Tag Archives: Web scraping

Web scraping with PowerShell (Getting a package trace from a postal service)

Building an advanced function that can consume information on the web is pretty powerfull and I use it for all kinds of things.

In this post I will try to guide you through the process on how to build one for more or less any service, but the example will be the Swedish postal service.

I usually start with a web browser that has some developer features, for example Google Chrome.

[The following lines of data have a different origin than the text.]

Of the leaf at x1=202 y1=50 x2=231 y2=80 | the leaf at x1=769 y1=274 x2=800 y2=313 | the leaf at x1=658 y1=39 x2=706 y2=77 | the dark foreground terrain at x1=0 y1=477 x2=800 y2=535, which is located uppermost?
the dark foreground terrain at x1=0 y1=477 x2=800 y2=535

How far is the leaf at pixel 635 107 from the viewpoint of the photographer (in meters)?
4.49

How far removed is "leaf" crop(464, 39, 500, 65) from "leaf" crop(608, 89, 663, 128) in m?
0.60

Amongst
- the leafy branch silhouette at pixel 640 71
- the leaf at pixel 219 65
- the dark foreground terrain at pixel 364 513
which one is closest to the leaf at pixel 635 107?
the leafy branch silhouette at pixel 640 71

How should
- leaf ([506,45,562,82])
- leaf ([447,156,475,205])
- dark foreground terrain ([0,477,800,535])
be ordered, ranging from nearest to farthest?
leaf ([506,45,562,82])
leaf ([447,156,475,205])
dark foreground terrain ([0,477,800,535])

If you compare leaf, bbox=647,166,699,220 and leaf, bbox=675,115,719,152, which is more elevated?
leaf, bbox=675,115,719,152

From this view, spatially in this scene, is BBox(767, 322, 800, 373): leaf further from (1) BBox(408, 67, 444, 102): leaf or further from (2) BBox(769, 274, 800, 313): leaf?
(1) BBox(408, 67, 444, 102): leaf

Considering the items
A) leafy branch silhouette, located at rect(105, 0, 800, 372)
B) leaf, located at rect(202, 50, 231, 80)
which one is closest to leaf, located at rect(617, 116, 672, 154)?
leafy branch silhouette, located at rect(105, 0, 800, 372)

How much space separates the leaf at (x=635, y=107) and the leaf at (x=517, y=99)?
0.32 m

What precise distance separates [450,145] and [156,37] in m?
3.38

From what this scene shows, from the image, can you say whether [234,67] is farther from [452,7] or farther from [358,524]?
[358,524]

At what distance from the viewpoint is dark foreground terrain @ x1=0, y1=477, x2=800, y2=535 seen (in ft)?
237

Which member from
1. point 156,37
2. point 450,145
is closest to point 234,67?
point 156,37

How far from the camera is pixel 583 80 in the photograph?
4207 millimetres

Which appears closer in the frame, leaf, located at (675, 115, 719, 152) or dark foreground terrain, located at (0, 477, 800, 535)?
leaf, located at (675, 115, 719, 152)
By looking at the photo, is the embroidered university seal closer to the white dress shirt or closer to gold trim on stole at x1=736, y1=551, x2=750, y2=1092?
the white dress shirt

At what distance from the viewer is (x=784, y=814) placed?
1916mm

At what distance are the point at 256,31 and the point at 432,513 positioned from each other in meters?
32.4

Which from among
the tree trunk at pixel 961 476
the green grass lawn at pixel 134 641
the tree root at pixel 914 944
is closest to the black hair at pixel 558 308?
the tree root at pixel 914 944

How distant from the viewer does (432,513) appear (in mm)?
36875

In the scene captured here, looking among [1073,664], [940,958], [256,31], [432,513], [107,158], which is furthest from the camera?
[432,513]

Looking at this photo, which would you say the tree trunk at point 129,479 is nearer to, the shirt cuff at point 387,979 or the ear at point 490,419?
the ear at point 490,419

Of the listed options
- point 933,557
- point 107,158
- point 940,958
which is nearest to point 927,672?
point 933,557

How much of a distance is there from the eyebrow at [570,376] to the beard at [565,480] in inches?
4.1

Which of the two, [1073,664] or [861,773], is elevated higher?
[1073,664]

Go to the website and press Ctrl+Shift+i, select the “network tab” and enter whatever information you need to send to the service, in this case the ID of the package I want to trace.

In this example it should look like this: (I have chosen to use the English version of the website):
ChromeCtrlAltI

Press the submit button and look at the beginning of the network trace. You usually find a GET or POST request there, in this case it is a GET-request.
In this example it looks like this:
ChromePackageTrace

You can right click that row and select “Copy link address”, which in this case is “http://www.posten.se/en/Pages/Track-and-trace.aspx?search=MyPackageID”.

Now open whatever PowerShell script environment you prefer, for example the PowerShell ISE. Start with sending the same request from PowerShell, that can be done by using Invoke-WebRequest (if you are using PowerShell v3 or higher). Start with putting a variable where “MyPackageId” is.

For example:

$Id = "MyPackageId"
$PackageTrace = Invoke-WebRequest -Uri "http://www.posten.se/en/Pages/Track-and-trace.aspx?search=$Id" -UseBasicParsing

The “UseBasicParsing” switch is not mandatory here, but if you don’t need the html returned to be parsed into different objects it is a bit quicker.

We now need to parse the html-code stored in the “Content”-property to get what we want. This can be a bit time consuming, but with a little help from Chrome it gets easier.

Press the magnifier button and hover the mouse over parts of the site or parts of the HTML-code (if you select the “Elements-tab”) and you will soon find what part of the HTML code you need.

In this example the table-tag. Screenshot:
FindWhatYouNeed

Now we need to do some string manipulation to get the parts we need properly formatted. In this case we want to split the HTML to get the parts between the start of the table and the end of it. What we have left is the rows with all the package events, find something that splits them up in to nice pieces, in this case the “tr class=” tag. The first of the rows that gets returned are some table information (containing a unique ID that might change) and the table columns, so we want to skip those. A oneliner that does all of this looks like:

$TraceItems = ((($PackageTrace.Content -split "<table class=`"PWP-moduleTable nttEventsTable`"")&#91;1&#93; -split "</TABLE>")[0]) -split "<tr class=" | Select-Object -Skip 2</code>

We can now loop through these items, parse them and build an object out of them. Each one of these items has three columns; a date, a location and a comment/tracking event. The columns are enclosed in the “TD”-tags so we can split them up at those.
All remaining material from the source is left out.